*Exercise requirements*. The pictures are to be left out when the listing below is reproduced word for word.

*Recorded information*.
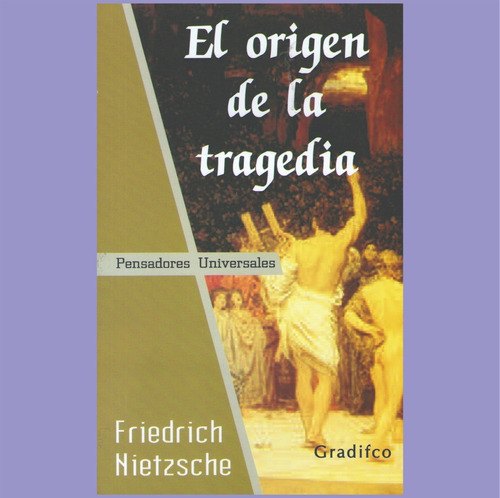 El origen de la tragedia

Pensadores Universales

Friedrich Nietzsche

Gradifco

*Expected answer*.
 El origen de la tragedia

Pensadores Universales

Friedrich Nietzsche

Gradifco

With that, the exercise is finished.